Document passage:
Triodos Investment Management and Fondaction Asset Management have launched Value Nature Fund I, a €300 million closed-end fund that aims to convert farmland and forests to regenerative practices across Europe, Canada, and the United States. What makes this fund unusual: part of the manager’s performance-based pay will be tied directly to hitting biodiversity and climate impact targets, not just financial returns.

Why it matters

Natural capital investing has long been treated as a niche corner of sustainable finance, often associated with small pilot projects or grant-funded conservation. A €300 million target with institutional structure, a dual-continent strategy, and an intended Article 9 classification under the EU’s Sustainable Finance Disclosure Regulation (the highest sustainability category for investment products) signals something different. This fund is being packaged as a real-assets vehicle meant to attract larger pools of capital into land-use transition. For CDR, the relevance is clear. Regenerative agriculture and closer-to-nature forestry are among the primary land-based pathways for removing and storing carbon. Scaling these practices requires exactly the kind of institutional capital this fund is designed to mobilize. But the usual caveat applies: land-based carbon removal addresses residual emissions that can’t be eliminated through decarbonization. It is not a substitute for cutting fossil fuel use.

Collection entries
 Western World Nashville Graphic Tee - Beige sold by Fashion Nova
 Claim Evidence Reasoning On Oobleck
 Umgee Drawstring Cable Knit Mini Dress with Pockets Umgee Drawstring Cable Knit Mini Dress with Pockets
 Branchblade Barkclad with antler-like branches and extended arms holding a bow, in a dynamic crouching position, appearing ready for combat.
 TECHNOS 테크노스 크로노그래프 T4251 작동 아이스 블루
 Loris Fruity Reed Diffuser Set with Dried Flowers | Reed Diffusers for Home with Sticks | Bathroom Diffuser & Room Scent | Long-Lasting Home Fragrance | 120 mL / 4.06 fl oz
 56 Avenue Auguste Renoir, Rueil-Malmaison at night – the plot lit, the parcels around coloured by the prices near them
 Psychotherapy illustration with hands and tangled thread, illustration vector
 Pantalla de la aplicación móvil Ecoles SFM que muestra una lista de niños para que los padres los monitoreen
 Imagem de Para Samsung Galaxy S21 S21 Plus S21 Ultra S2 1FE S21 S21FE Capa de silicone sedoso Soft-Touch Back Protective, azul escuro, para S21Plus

Activities:
1 > Rewrite the Value Nature Fund article from "Triodos Investment Management" to "just financial returns.", substituting "cropland" for "farmland".
2 > Continue the Value Nature Fund article from the point where it stops.

Expected outputs:
1 >
Triodos Investment Management and Fondaction Asset Management have launched Value Nature Fund I, a €300 million closed-end fund that aims to convert cropland and forests to regenerative practices across Europe, Canada, and the United States. What makes this fund unusual: part of the manager’s performance-based pay will be tied directly to hitting biodiversity and climate impact targets, not just financial returns.

2 >
The details

Fondaction, a Canadian labor-sponsored investment fund manager, is anchoring the strategy with a C$25 million commitment. That gives the fund its cornerstone backing as it enters the market. The partnership pairs Fondaction’s experience in North American environmental markets and natural capital with Triodos IM’s track record in European sustainable food and agriculture systems. The fund’s strategy spans two geographies (Europe and North America) and two land-use systems (regenerative agriculture and closer-to-nature forestry). According to the launch materials, the stated aim is to fully convert all portfolio assets to regenerative practices over time. The managers say this structure diversifies exposure across cropping systems, forestry models, climates, consumer markets, and regulatory environments. On impact measurement, the fund will track KPIs across three pillars:

  • Biodiversity and ecosystem services
  • Climate mitigation and adaptation
  • Social wellbeing The governance design that stands out most is the link between manager compensation and those impact KPIs. Part of the performance-based remuneration will depend on achieving measurable environmental and social outcomes, not just generating financial returns. That is a structural incentive alignment you don’t see in most funds, even those marketed as sustainable. The fund intends to classify as Article 9 under the EU’s SFDR, meaning sustainable investment is the fund’s core objective, not a side benefit. Article 9 is the most demanding classification under the regulation, and funds that pursue it face real scrutiny on whether their investments genuinely contribute to sustainability goals.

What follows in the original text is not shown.